What you will do. Go through the entries below and count the lines holding the word "models". Reply with only the number, please.
[[ Dataset open ]]
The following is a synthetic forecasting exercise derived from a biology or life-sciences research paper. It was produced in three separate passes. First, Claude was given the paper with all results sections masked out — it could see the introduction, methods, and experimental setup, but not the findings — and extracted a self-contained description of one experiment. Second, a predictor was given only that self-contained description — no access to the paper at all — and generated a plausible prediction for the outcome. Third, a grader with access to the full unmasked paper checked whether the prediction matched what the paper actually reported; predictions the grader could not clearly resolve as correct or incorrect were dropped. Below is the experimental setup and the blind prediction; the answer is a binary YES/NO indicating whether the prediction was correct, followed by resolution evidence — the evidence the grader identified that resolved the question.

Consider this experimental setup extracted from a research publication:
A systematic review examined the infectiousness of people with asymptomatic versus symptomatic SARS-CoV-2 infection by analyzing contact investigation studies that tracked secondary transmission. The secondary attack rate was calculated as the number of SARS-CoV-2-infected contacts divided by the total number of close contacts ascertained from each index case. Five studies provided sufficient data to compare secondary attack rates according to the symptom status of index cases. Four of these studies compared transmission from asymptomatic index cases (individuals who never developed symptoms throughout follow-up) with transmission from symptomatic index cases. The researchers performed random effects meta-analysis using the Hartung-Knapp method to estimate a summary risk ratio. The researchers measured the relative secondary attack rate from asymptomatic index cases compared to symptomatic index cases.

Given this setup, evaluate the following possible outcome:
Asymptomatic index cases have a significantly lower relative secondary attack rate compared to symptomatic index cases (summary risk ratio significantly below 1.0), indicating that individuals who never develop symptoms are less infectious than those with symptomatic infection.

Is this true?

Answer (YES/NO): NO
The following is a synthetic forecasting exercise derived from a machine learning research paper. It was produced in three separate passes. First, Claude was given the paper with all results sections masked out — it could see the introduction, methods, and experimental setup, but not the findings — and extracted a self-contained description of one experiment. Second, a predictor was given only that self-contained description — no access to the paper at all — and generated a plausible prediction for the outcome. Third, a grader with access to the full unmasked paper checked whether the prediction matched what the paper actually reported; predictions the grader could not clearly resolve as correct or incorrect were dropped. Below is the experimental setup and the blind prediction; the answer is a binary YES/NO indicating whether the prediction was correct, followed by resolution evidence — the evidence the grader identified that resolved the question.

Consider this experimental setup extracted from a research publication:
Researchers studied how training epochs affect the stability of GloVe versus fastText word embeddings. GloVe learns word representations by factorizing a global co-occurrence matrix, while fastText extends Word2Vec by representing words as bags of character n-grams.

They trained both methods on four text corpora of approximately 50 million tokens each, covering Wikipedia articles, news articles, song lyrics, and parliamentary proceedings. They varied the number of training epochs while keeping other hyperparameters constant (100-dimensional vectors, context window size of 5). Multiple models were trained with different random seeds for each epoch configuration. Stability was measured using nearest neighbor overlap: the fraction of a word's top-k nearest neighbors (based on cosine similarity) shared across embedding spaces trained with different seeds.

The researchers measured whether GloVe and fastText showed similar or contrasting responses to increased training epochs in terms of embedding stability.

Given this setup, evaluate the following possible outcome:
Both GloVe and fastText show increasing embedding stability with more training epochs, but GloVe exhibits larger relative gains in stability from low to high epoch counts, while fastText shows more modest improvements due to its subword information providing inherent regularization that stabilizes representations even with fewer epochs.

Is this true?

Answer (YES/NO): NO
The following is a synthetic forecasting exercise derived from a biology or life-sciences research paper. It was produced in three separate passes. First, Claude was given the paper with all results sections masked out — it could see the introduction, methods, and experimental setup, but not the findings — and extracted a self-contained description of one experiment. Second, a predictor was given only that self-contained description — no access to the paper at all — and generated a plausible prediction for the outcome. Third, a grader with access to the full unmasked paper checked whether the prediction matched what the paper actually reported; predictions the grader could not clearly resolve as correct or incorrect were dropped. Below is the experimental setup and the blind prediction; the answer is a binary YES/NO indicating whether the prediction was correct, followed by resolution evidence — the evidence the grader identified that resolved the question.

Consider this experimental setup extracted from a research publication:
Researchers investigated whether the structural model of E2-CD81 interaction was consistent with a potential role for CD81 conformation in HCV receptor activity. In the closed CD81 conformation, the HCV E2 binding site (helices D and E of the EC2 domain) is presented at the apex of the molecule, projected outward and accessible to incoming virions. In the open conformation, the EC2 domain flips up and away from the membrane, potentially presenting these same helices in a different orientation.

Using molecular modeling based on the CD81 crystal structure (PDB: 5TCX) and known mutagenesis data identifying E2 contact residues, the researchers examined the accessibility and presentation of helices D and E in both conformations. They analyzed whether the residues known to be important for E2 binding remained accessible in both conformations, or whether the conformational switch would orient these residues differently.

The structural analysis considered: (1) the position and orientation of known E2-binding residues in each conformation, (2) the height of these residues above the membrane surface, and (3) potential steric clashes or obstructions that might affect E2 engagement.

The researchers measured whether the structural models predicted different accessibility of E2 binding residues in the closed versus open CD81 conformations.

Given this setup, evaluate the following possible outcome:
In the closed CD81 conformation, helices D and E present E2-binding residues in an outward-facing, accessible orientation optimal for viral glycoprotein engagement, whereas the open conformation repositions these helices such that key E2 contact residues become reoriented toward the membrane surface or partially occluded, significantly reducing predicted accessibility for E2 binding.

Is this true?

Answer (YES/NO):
[[ Dataset closed ]]
Expected answer. 2